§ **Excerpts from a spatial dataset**
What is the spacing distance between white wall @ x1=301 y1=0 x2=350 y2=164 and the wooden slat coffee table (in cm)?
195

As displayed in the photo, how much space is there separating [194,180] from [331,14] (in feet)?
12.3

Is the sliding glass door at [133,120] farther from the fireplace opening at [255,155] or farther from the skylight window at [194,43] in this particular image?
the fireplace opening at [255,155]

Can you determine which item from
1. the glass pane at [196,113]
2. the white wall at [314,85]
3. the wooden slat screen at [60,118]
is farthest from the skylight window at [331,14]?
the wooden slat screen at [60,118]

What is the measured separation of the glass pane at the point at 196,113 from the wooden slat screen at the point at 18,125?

§ **Problem**
Reproduce each of the items above verbatim, preserving every word, number, and mark of punctuation.

§ **Full answer**
What is the spacing distance between white wall @ x1=301 y1=0 x2=350 y2=164 and the wooden slat coffee table (in cm)?
195

As displayed in the photo, how much space is there separating [194,180] from [331,14] (in feet)?
12.3

Is the sliding glass door at [133,120] farther from the fireplace opening at [255,155] or farther from the skylight window at [194,43] in this particular image?
the fireplace opening at [255,155]

Can you determine which item from
1. the glass pane at [196,113]
2. the white wall at [314,85]
3. the wooden slat screen at [60,118]
is farthest from the skylight window at [331,14]?
the wooden slat screen at [60,118]

What is the measured separation of the glass pane at the point at 196,113 from the wooden slat screen at the point at 18,125?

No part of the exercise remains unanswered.